Wednesday, June 15, 2016

Fun with fabric

Do you sew stuff rather than buying it?  I do, most of the time.  In fact I've spent my entire adult life DIYing the whole curtain and decor thing, though not really because I love it.  I do it because discontinued ends of Waverly prints are not hard to find at a discount, I can run a machine, and I have been pretty sure I can't afford to get professional advice and sewing services.  And you know what?  I can't!  Even so, this week I've been visiting an upholstery shop (upholstery being NOT something I can do myself - I've tried) and I realized there is a hybrid path, which is to buy the perfect fabric you can only easily get through a designer and sew it yourself.  Check this out:


Okay... the colours are not as spectacularly perfect on my screen as they are in person so you'll have to take my word for it.  This is a William Morris print with the swatches from my blue velvet sofa, oyster coloured faux linen armchairs, and brocade silk pillows lying on top, and they are dead on right for each other.  I have been looking for a cotton canvas print fabric to layer in with the others since we chose the sofa back in January and today, flipping through the Morris book in the upholstery shop, I had to stop and stare.

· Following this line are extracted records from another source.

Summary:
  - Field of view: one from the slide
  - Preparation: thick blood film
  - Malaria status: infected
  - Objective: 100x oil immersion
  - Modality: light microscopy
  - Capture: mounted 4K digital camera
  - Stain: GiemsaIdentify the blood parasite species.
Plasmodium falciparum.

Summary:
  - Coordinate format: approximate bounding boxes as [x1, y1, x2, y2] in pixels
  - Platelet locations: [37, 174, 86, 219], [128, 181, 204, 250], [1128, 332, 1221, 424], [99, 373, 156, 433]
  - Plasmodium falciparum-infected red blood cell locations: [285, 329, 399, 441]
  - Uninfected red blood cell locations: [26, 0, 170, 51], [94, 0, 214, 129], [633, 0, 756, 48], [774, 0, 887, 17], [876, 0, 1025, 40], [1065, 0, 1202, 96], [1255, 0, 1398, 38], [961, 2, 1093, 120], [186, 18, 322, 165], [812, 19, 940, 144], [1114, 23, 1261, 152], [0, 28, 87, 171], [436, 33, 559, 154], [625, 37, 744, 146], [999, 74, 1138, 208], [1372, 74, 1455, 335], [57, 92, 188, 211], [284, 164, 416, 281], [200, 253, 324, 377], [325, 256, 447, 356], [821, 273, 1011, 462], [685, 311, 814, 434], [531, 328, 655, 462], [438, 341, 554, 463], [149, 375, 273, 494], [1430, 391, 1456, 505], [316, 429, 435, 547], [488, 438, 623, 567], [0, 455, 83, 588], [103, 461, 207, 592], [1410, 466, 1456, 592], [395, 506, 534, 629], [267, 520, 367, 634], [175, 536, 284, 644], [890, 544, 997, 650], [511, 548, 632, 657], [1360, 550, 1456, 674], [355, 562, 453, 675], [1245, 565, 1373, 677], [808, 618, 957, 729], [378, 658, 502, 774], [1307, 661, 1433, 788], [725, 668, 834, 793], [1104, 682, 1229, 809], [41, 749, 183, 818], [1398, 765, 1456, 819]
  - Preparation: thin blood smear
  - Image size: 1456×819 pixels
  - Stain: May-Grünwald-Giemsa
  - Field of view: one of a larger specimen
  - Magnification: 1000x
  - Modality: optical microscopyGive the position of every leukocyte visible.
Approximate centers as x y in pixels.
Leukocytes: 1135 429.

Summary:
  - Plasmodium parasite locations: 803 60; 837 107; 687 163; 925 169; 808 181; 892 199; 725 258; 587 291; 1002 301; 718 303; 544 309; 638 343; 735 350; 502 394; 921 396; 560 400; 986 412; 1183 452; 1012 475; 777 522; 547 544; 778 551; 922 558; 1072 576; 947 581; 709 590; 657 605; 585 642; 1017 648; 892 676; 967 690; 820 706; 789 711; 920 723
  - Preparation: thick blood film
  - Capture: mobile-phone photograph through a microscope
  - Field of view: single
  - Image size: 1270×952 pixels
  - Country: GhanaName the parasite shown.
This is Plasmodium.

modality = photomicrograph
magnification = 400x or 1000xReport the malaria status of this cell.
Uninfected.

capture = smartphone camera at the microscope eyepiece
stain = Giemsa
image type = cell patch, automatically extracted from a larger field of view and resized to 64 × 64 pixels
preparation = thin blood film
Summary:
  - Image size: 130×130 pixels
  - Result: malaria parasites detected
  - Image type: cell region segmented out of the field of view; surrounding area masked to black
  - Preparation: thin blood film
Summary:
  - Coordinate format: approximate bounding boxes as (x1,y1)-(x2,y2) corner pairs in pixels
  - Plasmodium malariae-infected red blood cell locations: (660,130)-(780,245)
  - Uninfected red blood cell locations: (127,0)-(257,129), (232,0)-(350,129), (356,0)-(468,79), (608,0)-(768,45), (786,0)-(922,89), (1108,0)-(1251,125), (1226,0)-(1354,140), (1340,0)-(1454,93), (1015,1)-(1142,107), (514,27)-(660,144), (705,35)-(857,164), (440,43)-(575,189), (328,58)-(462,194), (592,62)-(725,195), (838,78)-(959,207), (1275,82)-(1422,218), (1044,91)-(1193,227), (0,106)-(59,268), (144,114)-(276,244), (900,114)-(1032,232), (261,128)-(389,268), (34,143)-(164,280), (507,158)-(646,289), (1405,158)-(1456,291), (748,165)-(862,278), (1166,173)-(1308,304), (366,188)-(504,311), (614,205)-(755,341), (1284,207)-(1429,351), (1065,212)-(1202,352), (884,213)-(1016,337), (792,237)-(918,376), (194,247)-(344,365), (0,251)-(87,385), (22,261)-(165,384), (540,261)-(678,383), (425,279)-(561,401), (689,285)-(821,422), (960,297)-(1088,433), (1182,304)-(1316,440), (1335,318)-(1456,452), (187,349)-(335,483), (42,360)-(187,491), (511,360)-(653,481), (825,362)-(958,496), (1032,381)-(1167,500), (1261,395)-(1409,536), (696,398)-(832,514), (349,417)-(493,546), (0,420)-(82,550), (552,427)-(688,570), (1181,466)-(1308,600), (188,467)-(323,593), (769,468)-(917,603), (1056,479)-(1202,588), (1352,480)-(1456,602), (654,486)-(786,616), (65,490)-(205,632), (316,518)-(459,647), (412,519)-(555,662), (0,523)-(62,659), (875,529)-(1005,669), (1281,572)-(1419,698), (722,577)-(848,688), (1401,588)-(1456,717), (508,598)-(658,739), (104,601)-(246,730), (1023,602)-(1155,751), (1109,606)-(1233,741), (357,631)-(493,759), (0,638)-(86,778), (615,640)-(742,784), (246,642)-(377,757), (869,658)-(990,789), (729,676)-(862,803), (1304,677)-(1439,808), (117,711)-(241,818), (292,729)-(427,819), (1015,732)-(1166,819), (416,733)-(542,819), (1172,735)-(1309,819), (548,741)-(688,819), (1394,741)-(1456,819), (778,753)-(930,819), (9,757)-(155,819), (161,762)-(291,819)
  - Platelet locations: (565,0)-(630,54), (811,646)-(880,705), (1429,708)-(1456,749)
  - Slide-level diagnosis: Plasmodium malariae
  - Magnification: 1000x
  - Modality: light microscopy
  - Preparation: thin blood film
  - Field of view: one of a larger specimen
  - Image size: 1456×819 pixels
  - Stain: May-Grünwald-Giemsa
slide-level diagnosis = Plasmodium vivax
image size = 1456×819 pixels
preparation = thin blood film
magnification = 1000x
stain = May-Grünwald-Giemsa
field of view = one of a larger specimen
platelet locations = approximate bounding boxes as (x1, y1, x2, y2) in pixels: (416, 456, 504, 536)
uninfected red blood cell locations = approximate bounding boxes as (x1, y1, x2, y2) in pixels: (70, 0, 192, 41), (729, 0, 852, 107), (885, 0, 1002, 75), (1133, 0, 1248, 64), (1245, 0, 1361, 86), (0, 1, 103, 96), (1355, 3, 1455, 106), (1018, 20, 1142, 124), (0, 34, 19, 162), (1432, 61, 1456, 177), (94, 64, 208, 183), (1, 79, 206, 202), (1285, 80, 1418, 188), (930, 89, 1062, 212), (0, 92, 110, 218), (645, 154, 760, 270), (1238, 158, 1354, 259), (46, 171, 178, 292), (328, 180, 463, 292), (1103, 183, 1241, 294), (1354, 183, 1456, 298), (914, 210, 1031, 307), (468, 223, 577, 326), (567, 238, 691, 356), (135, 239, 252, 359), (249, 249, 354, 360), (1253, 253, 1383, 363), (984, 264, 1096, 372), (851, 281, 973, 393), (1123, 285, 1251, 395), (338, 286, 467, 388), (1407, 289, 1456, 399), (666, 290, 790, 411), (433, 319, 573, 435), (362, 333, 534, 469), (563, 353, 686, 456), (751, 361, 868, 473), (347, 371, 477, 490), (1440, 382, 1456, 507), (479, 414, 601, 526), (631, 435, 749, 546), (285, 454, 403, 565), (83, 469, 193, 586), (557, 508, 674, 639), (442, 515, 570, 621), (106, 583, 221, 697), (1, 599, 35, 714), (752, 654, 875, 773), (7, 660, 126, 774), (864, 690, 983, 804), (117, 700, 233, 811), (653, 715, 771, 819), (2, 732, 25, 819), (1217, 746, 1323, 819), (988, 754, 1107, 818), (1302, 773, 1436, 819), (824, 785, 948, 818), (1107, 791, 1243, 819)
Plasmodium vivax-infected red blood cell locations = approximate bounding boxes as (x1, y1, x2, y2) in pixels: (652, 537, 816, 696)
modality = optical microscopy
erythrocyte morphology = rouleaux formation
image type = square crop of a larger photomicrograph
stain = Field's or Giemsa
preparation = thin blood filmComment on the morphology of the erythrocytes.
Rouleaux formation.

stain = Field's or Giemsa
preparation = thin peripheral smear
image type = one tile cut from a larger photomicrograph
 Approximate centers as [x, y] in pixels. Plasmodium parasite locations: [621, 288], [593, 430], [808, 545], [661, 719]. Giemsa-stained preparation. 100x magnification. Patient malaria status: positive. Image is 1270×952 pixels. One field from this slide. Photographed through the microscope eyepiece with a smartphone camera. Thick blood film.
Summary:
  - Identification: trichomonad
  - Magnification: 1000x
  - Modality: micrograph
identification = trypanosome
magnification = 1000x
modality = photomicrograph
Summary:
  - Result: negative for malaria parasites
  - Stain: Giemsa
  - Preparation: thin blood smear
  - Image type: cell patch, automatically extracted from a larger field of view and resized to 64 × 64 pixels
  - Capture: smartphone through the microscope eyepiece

ALL the colours!  The gold of the brocade and the chandelier, the blue of the sofa - even the difficult oyster.  I could not believe it.

The ladies at the store approved, impressed at the match, and then one said You know, that print comes in other colours too.

This one doesn't thrill me with the blue sofa fabric, but I bought rather a lot of the brocade to fuel extra runners and cushions, and it turns out the golden yellow in the Morris print perfectly matches the curtains I bought. 


A little of this might be amazing in the dining room or front hall, even if I just sew one of those tied-at-the-corners fabric baskets with it.

This one, though?  With the red background that matches the red leather recliners and the red walls in one of our smaller bedrooms?


Oh yeah.  A few pillows in this, to smooth the flow between some of the room, definitely.  I love the idea of repeating a print in different colours like that.

On the other hand, it is pretty William Morris.  With this stuff, there is no subtlety about the period and style of your decorating scheme. 

And on the other other hand... MAN, it is so hard to find fabric with all the right colours and the stamina to be anything other than a tiny weightless drape!

Or the right price.  Here are some failed contenders for the cabbage rose or peony print I wanted for our original sofa, so desperately in need of a new surface:


This one is 100% linen and so, so beautiful.  It is also just over $300 a yard and did I say Sofa?  Three seater sofa no less? We would spend more on the fabric than on the entire new sofa we bought for the living room.

And then this one:


This beauty has all the colours I wanted, and all the white space, and all the linen, plus: bargain pricing at just over $200 per yard.  (HA)

But my favourite?  This one, whose name is Celestine, which I could say forever:


This one is about $250 a yard but it is so lovely that I have asked the shop for a sample to see whether the blue and oyster colours are right for the living room furniture.  I figure the Morris print will cost about the same - it is William Morris after all - and Celestine is more of the mood I want, even if the red chairs are not going to love it as much as I do.


I mean the red fabric is totally not meant for our living room fabrics anyway - much better to leave it to the other sofa and the red chairs which will live elsewhere.  You can make a lot of cushions with even half a yard of wide fabric, especially if you have less expensive contrast fabric for the reverse side.  I am pretty sure I can afford a yard or half as much again of very expensive fabric to bring our various rooms to life.

It's so cool to be at this stage of the renovation, playing with colours and thinking of how it will all look in the end.  And although I don't know whether this was true before we started this project, it is certainly true now that I can look at a fabric, wait a moment, and watch as my mind reproduces it in the shape of whatever piece of furniture might wear it.  Ditto a room - I can look at things and see in my mind how they will all work together, or not work together.  I gotta think that's a valuable skill right now, don't you?

Okay, time for me to go and squeeze in some knitting time.  I have a sock I would really, really like to get along to its toe.

Hope everything is good with you, and I'll see you tomorrow!